* WORK TO DO
Take the line that contains "What distance from the camera is pixel" and every line after it in the material below, and quote them exactly.

Excerpts from a spatial dataset:
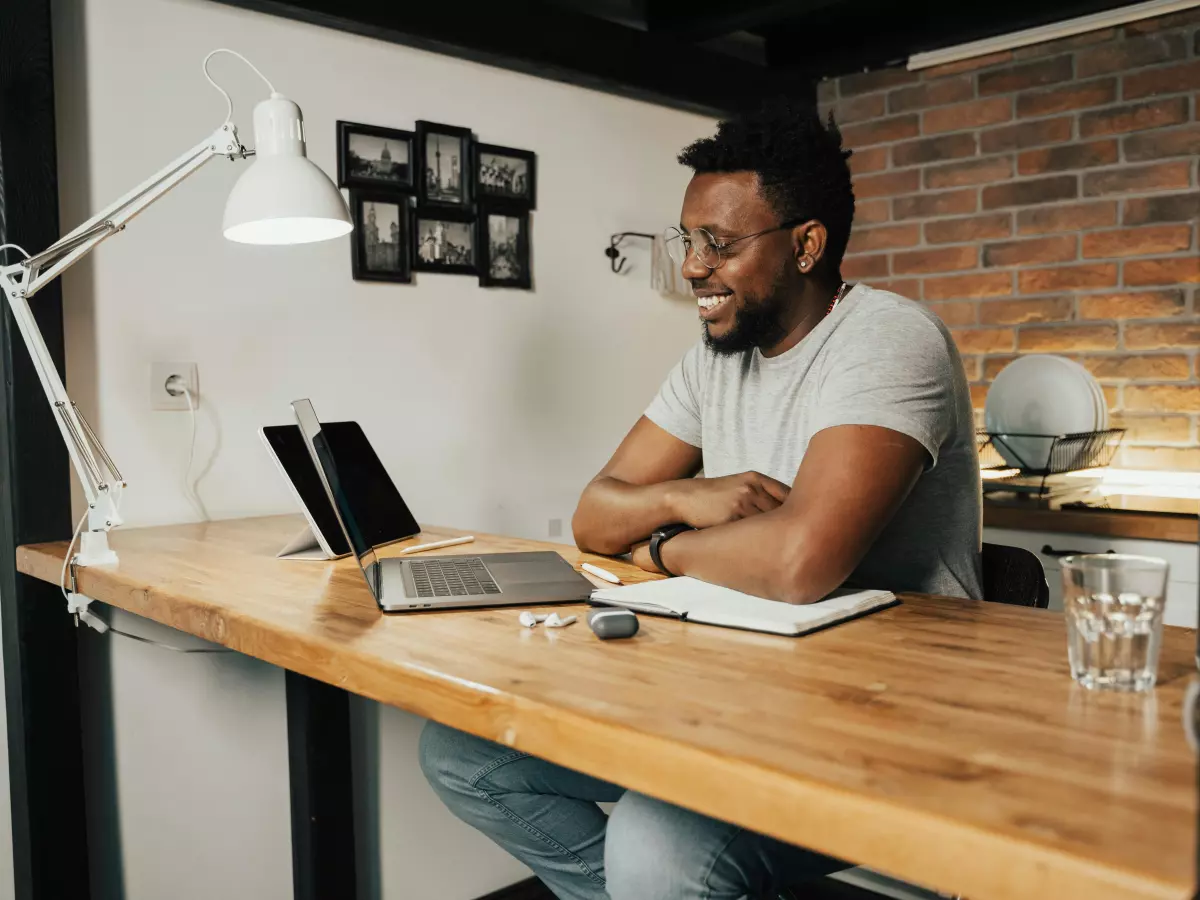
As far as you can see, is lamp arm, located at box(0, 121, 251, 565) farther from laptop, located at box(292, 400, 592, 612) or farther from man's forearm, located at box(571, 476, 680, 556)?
man's forearm, located at box(571, 476, 680, 556)

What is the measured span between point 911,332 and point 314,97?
1389 millimetres

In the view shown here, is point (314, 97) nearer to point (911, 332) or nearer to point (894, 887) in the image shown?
point (911, 332)

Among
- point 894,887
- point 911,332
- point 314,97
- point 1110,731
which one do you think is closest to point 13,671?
point 314,97

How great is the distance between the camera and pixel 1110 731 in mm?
751

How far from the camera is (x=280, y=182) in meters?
1.50

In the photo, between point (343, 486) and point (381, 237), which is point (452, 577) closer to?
point (343, 486)

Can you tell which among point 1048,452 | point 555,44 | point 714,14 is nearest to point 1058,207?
point 1048,452

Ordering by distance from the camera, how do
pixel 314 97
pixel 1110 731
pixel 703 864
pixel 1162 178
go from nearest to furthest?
pixel 1110 731, pixel 703 864, pixel 314 97, pixel 1162 178

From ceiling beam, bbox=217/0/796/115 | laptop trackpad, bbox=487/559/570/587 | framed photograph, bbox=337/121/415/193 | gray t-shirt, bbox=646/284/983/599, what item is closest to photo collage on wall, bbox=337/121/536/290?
framed photograph, bbox=337/121/415/193

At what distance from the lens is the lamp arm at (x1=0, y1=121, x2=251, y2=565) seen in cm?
157

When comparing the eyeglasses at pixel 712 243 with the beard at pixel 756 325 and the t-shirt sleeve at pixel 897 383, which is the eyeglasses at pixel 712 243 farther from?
the t-shirt sleeve at pixel 897 383

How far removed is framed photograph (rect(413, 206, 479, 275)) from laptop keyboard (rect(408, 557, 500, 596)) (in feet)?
3.43

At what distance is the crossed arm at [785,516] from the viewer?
3.97 ft

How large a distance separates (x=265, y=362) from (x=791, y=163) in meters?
1.13
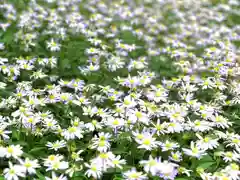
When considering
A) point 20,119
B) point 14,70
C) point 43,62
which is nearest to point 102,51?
point 43,62

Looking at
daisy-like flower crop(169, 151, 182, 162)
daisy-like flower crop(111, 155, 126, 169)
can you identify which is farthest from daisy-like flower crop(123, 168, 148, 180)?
daisy-like flower crop(169, 151, 182, 162)

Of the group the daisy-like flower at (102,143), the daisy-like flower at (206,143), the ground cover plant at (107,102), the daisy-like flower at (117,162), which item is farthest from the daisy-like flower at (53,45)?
the daisy-like flower at (206,143)

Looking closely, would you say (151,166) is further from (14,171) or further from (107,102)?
(107,102)

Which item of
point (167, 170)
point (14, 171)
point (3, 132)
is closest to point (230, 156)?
point (167, 170)

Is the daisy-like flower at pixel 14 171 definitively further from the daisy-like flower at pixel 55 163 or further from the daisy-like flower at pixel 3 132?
the daisy-like flower at pixel 3 132

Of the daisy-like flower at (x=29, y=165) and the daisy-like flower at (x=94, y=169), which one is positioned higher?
the daisy-like flower at (x=29, y=165)

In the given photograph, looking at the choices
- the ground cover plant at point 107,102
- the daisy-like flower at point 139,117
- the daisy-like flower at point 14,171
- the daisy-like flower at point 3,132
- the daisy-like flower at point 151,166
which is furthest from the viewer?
the daisy-like flower at point 139,117

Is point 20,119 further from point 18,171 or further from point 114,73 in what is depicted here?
point 114,73

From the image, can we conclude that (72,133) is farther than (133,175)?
Yes
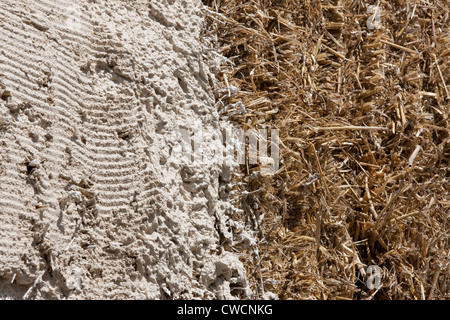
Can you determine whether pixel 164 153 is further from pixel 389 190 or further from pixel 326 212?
pixel 389 190

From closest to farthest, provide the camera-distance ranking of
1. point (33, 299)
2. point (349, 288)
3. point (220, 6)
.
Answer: point (33, 299), point (349, 288), point (220, 6)

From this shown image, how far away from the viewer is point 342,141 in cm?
201

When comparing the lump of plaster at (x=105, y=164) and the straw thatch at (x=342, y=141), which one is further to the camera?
the straw thatch at (x=342, y=141)

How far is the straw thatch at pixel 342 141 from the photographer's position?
1.82 meters

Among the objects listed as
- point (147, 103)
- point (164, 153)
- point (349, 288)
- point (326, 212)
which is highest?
point (147, 103)

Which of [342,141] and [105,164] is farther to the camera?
[342,141]

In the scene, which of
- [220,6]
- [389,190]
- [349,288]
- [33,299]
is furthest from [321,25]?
[33,299]

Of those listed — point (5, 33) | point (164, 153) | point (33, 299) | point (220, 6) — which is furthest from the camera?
point (220, 6)

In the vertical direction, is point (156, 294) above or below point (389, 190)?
below

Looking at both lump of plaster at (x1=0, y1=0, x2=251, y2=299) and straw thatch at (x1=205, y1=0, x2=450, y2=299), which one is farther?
straw thatch at (x1=205, y1=0, x2=450, y2=299)

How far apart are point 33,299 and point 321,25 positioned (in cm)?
145

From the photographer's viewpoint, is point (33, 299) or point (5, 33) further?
point (5, 33)

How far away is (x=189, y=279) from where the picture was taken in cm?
157

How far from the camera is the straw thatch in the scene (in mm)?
1823
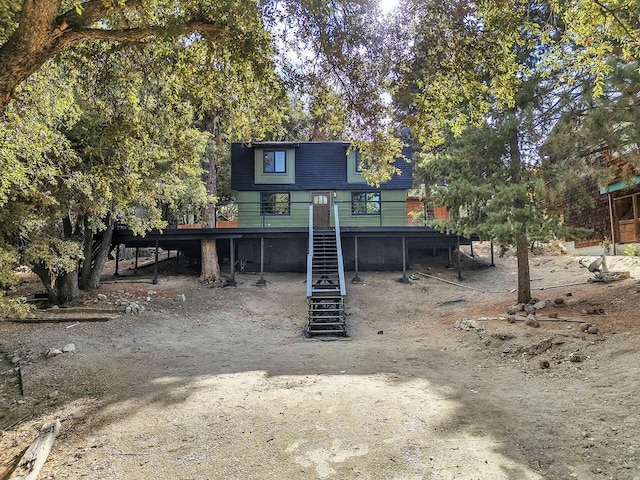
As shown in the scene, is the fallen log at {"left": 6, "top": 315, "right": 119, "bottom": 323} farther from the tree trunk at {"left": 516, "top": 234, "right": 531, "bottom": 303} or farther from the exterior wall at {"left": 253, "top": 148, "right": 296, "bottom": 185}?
the tree trunk at {"left": 516, "top": 234, "right": 531, "bottom": 303}

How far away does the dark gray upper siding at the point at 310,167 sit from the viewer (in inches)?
831

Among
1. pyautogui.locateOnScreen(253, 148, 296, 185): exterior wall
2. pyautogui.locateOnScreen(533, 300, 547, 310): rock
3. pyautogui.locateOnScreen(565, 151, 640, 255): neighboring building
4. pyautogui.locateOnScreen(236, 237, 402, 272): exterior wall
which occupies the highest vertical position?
pyautogui.locateOnScreen(253, 148, 296, 185): exterior wall

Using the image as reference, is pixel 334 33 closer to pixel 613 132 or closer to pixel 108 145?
pixel 108 145

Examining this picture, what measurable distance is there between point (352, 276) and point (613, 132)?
12.4m

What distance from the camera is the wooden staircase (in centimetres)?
1187

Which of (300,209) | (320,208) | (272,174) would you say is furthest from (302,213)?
(272,174)

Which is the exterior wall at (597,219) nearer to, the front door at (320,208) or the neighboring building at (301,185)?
the neighboring building at (301,185)

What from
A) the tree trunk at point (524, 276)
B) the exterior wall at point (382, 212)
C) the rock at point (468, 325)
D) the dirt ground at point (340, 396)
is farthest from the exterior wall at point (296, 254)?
the rock at point (468, 325)

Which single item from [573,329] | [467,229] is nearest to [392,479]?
[573,329]

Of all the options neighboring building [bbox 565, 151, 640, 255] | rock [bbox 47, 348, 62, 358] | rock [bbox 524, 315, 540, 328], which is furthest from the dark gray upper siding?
rock [bbox 47, 348, 62, 358]

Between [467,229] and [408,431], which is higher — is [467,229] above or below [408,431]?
above

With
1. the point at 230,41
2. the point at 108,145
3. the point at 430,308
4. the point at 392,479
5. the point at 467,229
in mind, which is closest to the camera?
the point at 392,479

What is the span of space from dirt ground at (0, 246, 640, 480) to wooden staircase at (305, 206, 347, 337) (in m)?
0.57

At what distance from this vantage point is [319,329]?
12148mm
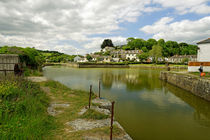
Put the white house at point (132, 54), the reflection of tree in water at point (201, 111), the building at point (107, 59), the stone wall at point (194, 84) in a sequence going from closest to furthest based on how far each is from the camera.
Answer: the reflection of tree in water at point (201, 111), the stone wall at point (194, 84), the building at point (107, 59), the white house at point (132, 54)

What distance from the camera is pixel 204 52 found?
22.0 meters

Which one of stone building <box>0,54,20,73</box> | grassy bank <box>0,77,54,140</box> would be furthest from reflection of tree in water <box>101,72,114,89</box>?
grassy bank <box>0,77,54,140</box>

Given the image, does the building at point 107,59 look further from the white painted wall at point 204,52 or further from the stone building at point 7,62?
the stone building at point 7,62

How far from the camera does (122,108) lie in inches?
391

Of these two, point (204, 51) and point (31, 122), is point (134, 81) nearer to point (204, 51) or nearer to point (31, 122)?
point (204, 51)

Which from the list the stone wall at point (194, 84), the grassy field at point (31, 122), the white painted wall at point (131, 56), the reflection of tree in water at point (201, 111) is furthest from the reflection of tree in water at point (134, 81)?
the white painted wall at point (131, 56)

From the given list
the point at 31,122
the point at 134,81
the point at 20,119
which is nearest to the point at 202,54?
the point at 134,81

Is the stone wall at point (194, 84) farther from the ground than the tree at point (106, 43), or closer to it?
closer to it

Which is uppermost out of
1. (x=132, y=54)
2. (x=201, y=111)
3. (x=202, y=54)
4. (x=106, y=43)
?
(x=106, y=43)

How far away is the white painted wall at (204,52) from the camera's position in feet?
70.3

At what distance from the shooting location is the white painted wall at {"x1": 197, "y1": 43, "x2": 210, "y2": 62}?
21.4 meters

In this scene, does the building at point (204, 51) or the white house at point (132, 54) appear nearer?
the building at point (204, 51)

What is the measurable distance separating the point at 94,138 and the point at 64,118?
1.99m

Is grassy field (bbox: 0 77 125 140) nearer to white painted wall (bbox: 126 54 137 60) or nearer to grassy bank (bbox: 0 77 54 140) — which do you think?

* TASK OUTPUT
What distance from the camera is pixel 204 52 found?
22.0 meters

Which one of stone building <box>0,54,20,73</box> | grassy bank <box>0,77,54,140</box> would be furthest from reflection of tree in water <box>101,72,114,89</box>?
grassy bank <box>0,77,54,140</box>

Given the image, does the building at point 107,59 look further from the white painted wall at point 204,52 or further from the stone building at point 7,62?
the stone building at point 7,62

How far from the camera does (122,108) lie in inches?
391

Of these two, point (204, 51) and point (31, 122), is point (134, 81) nearer to point (204, 51) or nearer to point (31, 122)?
point (204, 51)

Which from the list the stone wall at point (194, 84), the grassy field at point (31, 122), the white painted wall at point (131, 56), the reflection of tree in water at point (201, 111) is furthest from the reflection of tree in water at point (134, 81)?
the white painted wall at point (131, 56)

From the given list
the point at 31,122
the point at 134,81
the point at 20,119
which is nearest to the point at 202,54?
the point at 134,81

Is the stone wall at point (194, 84) farther from the ground than the tree at point (106, 43), or closer to it?
closer to it

Which is uppermost out of
1. (x=132, y=54)
2. (x=201, y=111)
3. (x=202, y=54)
4. (x=106, y=43)
?
(x=106, y=43)

How far away is the white painted wall at (204,52) from the camera's position in feet?
70.3

At what distance from the shooting location is the white painted wall at {"x1": 197, "y1": 43, "x2": 210, "y2": 62}?
21.4 meters

In this scene, does the building at point (204, 51) or the white house at point (132, 54) appear nearer?
the building at point (204, 51)

What is the measurable distance separating the point at 94,138 and the point at 64,118?
1.99m

Is grassy field (bbox: 0 77 125 140) nearer to white painted wall (bbox: 126 54 137 60) or nearer to grassy bank (bbox: 0 77 54 140) — which do you think?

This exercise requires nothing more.